As they climbed up into the hills above Beirut, Hartmoor gazed out of the car window at the buildings around them. No scent of spring for this trip, he reflected, the February rain greying out the scenery. Misty tendrils snaked around the treetops. He remembered his first journey on this road, past the sprawling village of Bchamoun at the foothills then the road winding through the villages clinging to the plunging gorges of the Chouf Mountains. Now, as then, the houses in the villages seemed stacked up on top of each other, densely packed on the steep hillsides.
To the side of the road ran a concrete storm drain that crossed the tarmac as the camber and direction changed, the grating covering it clanging under the taxi’s wheels. The taxi hit a pothole hard, the engine note jumping and a dark cloud left behind as the driver changed down a gear. The rosary hanging on his rear mirror jangled.

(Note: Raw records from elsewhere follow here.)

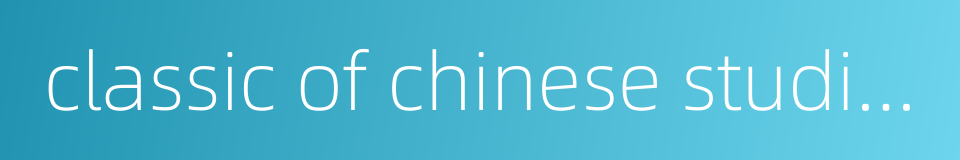 classic of chinese studies的同义词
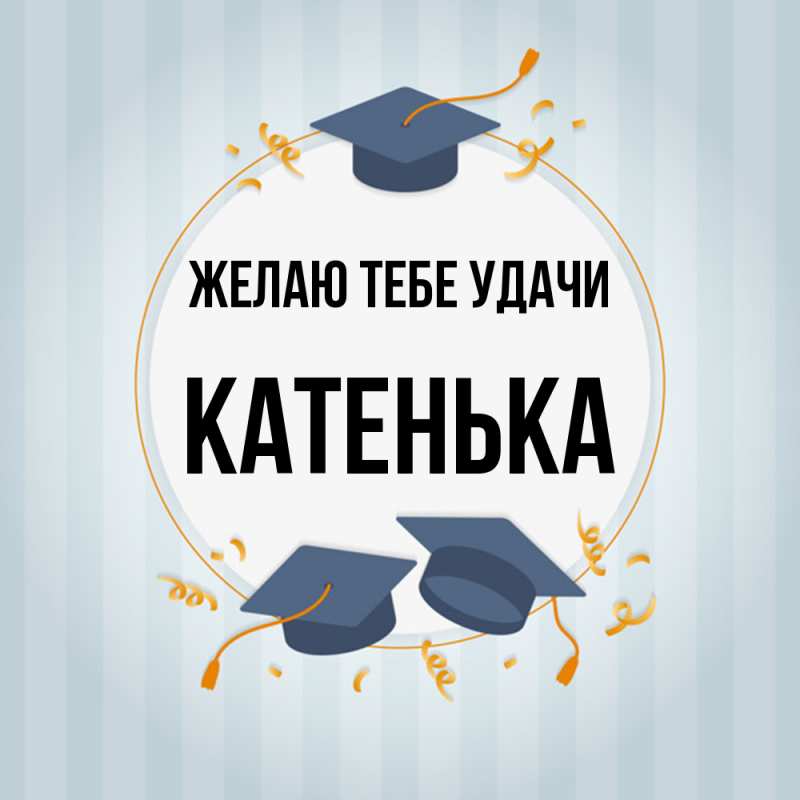 Картинка Желаю тебе удачи, Катенька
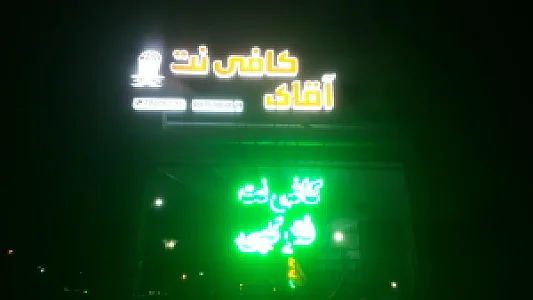 آقای کافی نت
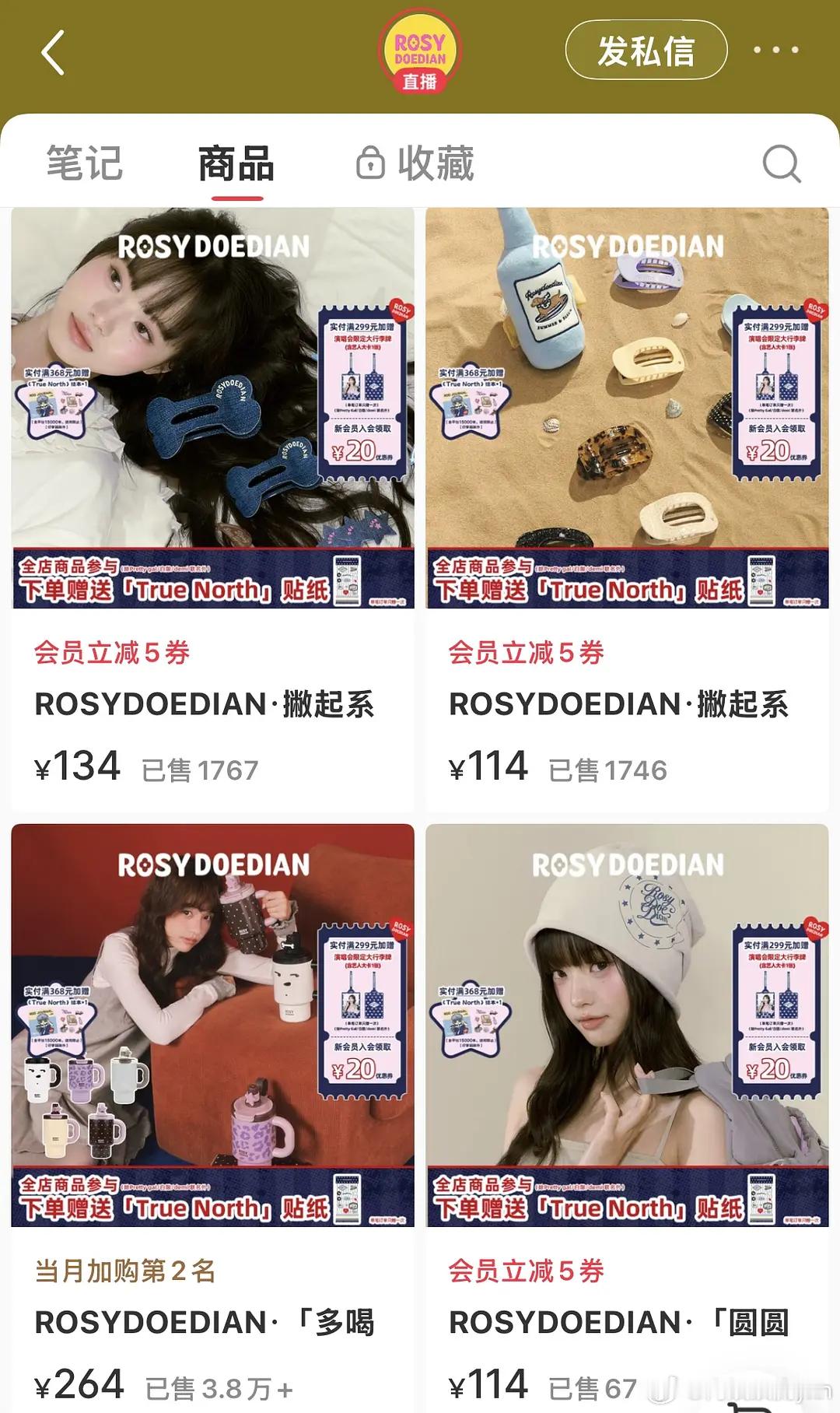RDD水杯销量3.8w，🫘tag7.1亿，可露丽太能氪了，实在太强大了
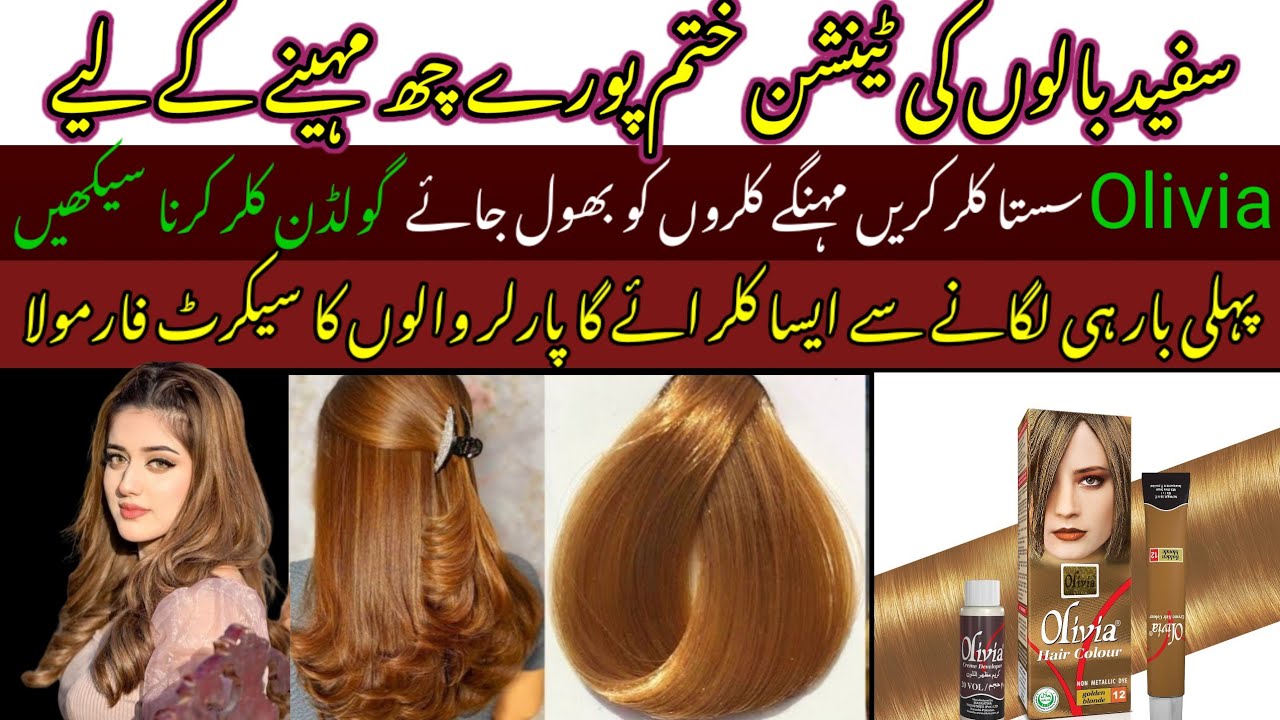 Polour Secret Golden Hair colour At Home 😲||Olivia Golden Colour |Golden Hair Color Without Cutdown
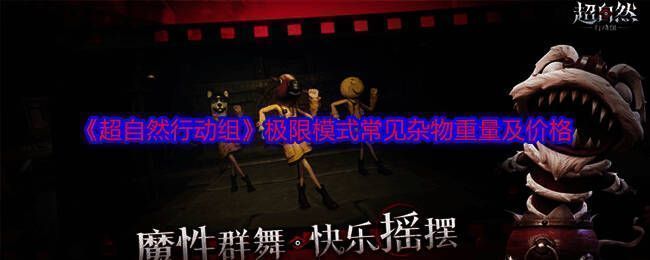 超自然行动组游戏画面相关图片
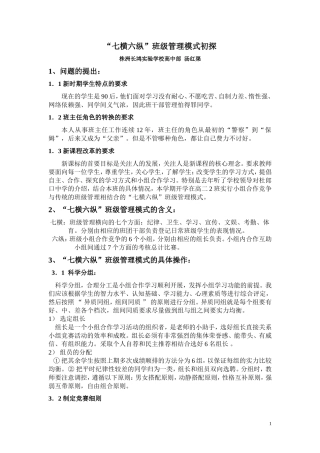 班级小组管理方法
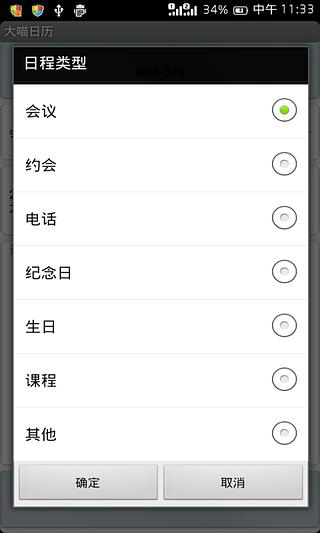 business calendar pro v1.4.9.1 安卓版 2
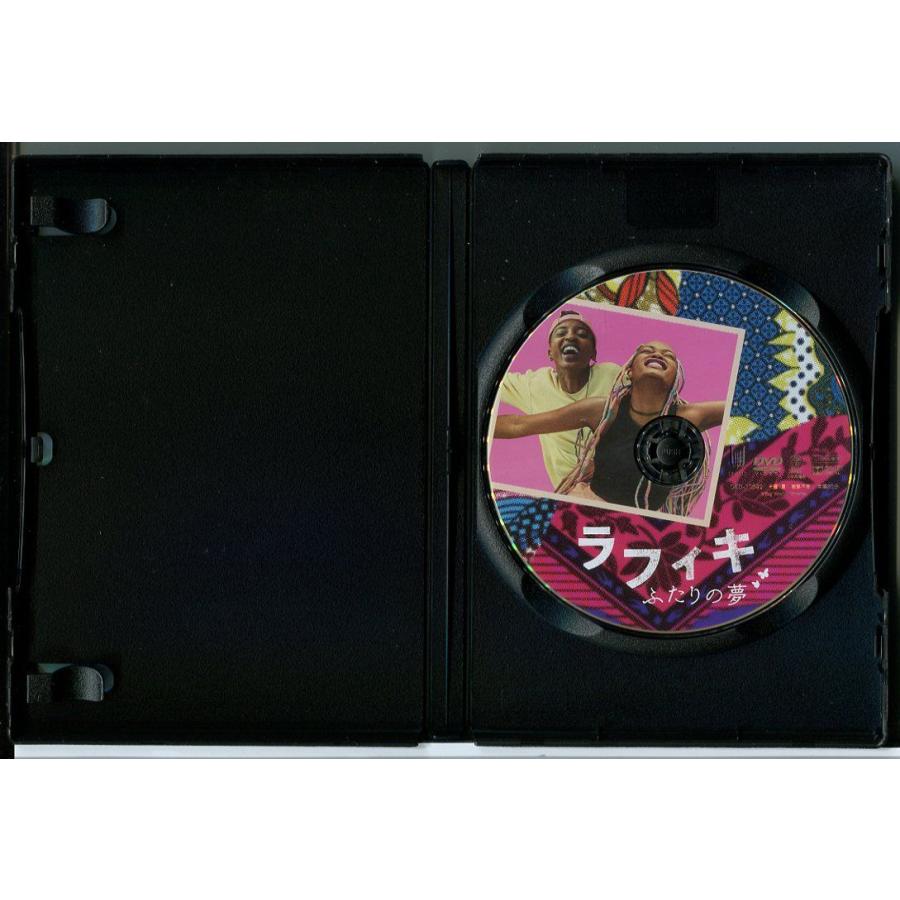 ラフィキ ふたりの夢/中古DVD レンタル落ち/サマンサ・ムガシア/シェイラ・ムニヴァ/c1084｜pinebook｜02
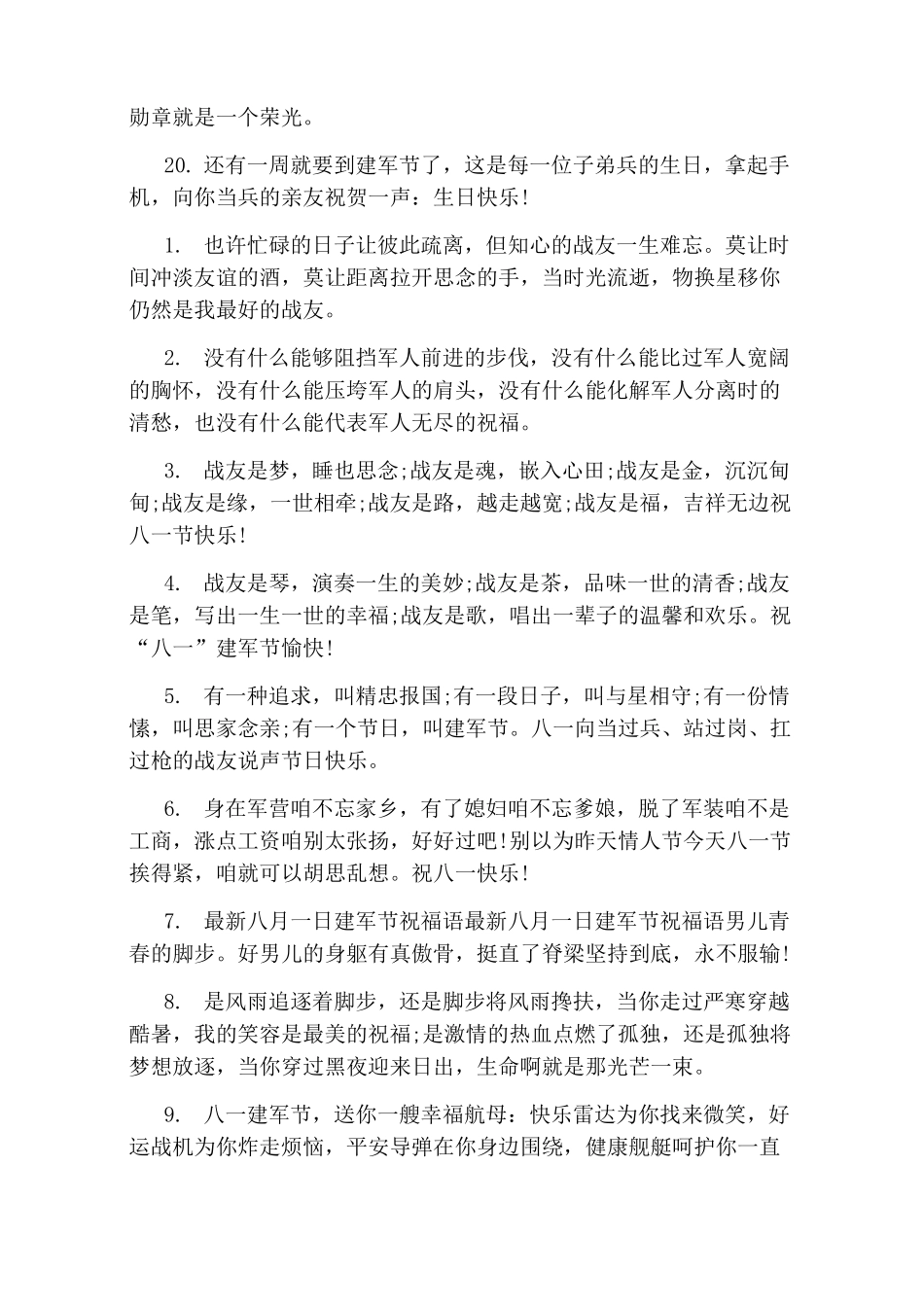 建军节经典祝福语大全_第3页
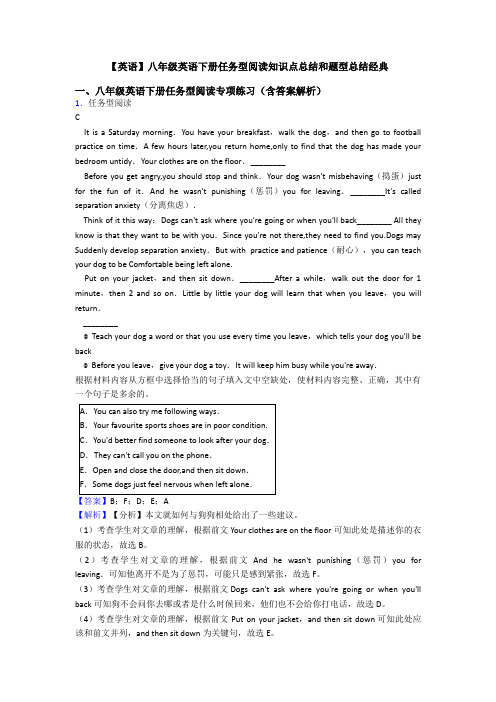 【英语】八年级英语下册任务型阅读知识点总结和题型总结经典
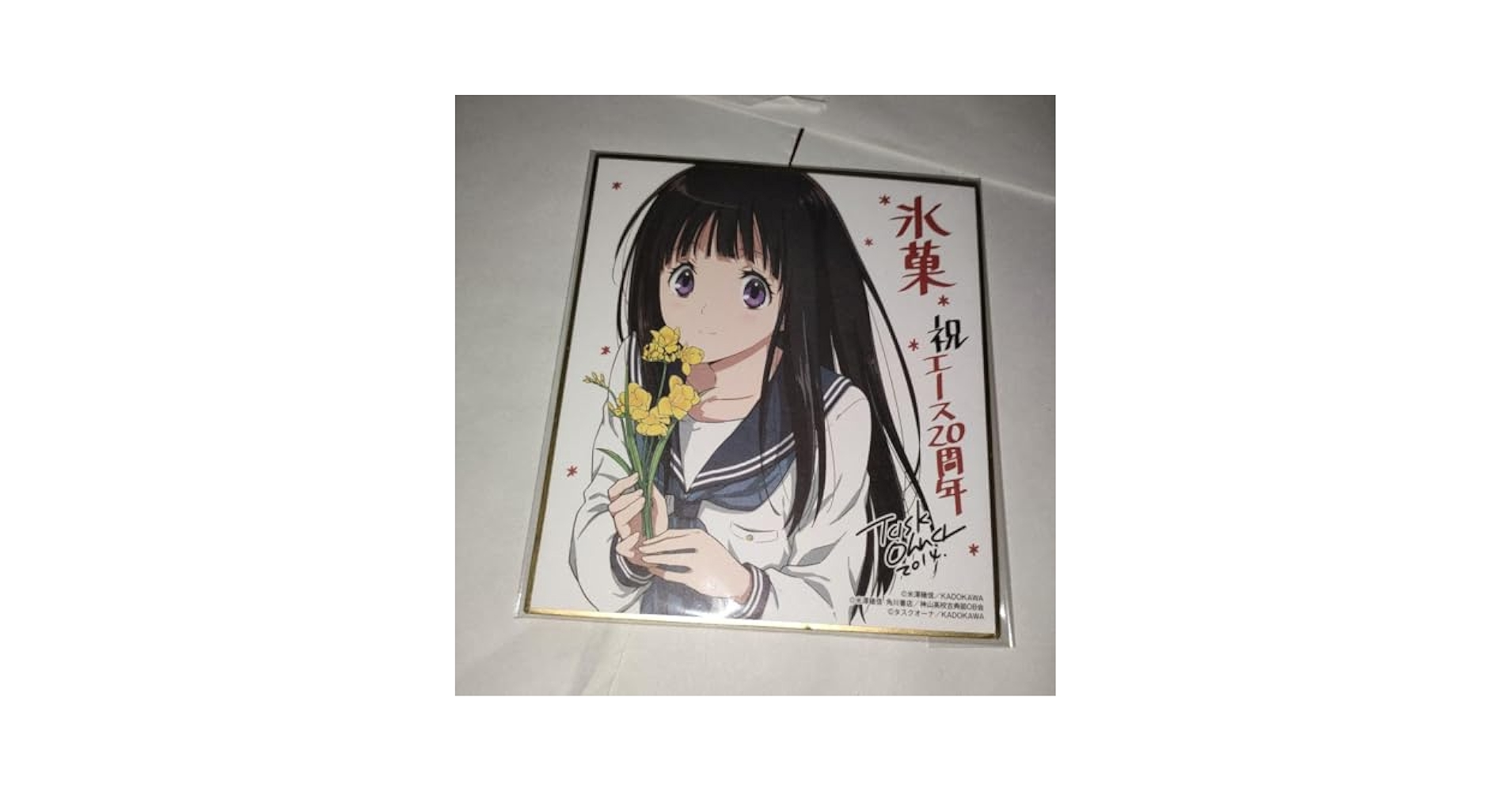 氷菓　千反田える　色紙　少年エース20周年記念 Amazon.co.jp: 氷菓 千反田える 色紙 少年エース20周年記念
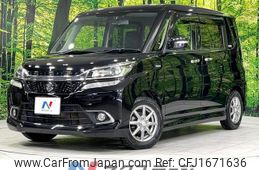 suzuki solio-bandit 2017 CFJ1671636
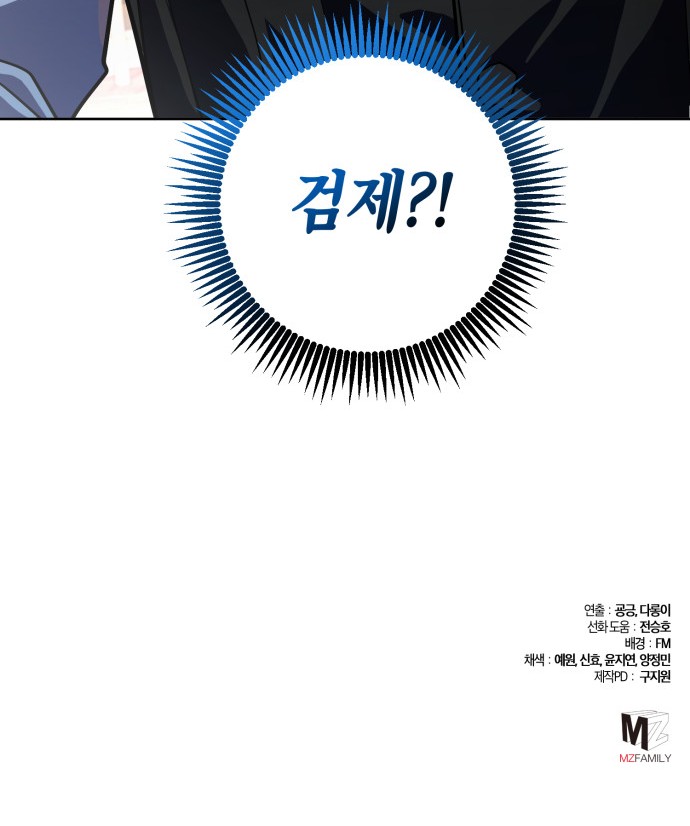 107 페이지
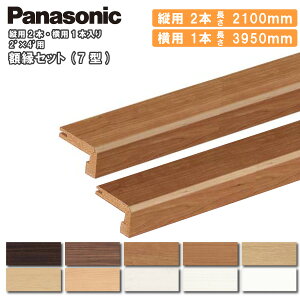 ySiΏ200~OFFN[|zzZbg 7^ 2×4p icp2100mm2{Ep3950mm1{j QPE407S4 Panasonic pi\jbN イ Z{@^֒ Y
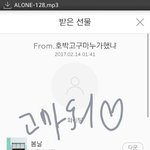 [방탄소년단] <b>선물</b> 진짜 고마워ㅠㅠㅠ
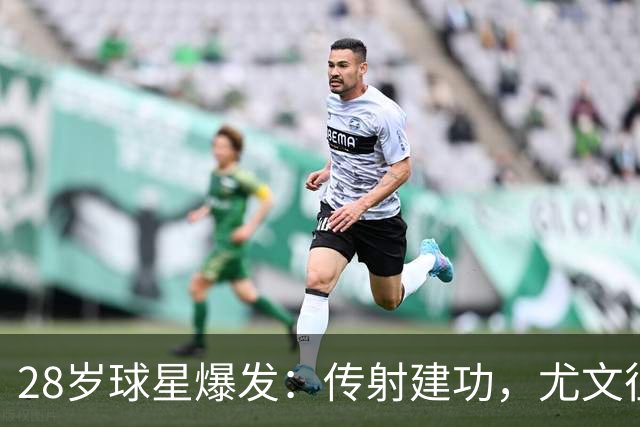28岁球星爆发：传射建功，尤文征服客场，升到意甲第7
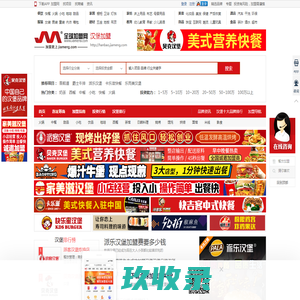 汉堡加盟费用 汉堡店加盟连锁电话 怎么样 品牌排行榜-全球加盟网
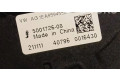 Комплект вентиляторов     1EA121203E, 1EA959455E    Volkswagen ID.4 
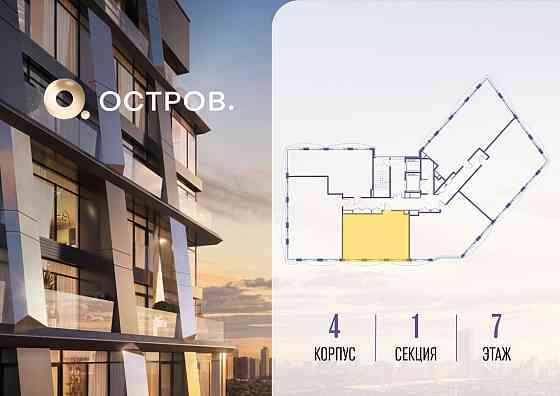 2-комн. квартира, 70.52 м2, 7/12 эт. Москва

They passed the village of Ainab, Hartmoor marvelling at the number of new stone-clad villas, gated developments and building sites overlooking Beirut spread out far below. A blue sign proclaimed ‘Shimlan.’ He leaned forward and asked the driver to slow down, ‘Shway, Shway.’
From Shemlan - A Deadly Tragedy
The mornings and evenings this week have been a tad hectic, with proofreader Katie Stine chucking up no less than 230 line errors (where the hell did THEY come from?) in her edit of the MS of Shemlan - A Deadly Tragedy and my last editing round, performed using a Kindle, now almost over.
Its amazing that after so many edits, beta reads, a professional edit and a professional proof read (Katie's VERY good) that I'm still chucking stuff up but that's the way it goes with books. You can do a lot with 85,000 words, including word repetitions, lazy adjectives, little touches to clarify points, better word choices, filters (he saw the shiny spoon = the spoon shone) and more.
I'm giving a follow up workshop for the Hunna Ladies Writer's Group on Saturday at the Emirates LitFest's home, the Dar Al Adab - on how to self-publish a book. Last time we looked at how to write and edit, so now we're going to complete the exercise and look at how you can use POD and ebooks to make your work available to a truly global audience. What better example to use in the live demos than Shemlan itself? So I'll be publishing the e-book on Saturday.
That doesn't mean you'll be able to get your hands on it Saturday. Amazon Kindle takes 12-24 hours to populate, Createspace for the paperback can take longer (including the Book Depository which can actually take a couple of weeks to bring up a title) and Smashwords' Premium Catalogue (iBooks and the like) can similarly take a while. I reckon by my 'official' target publishing date of November 5th you'll be good to go and the links can go up.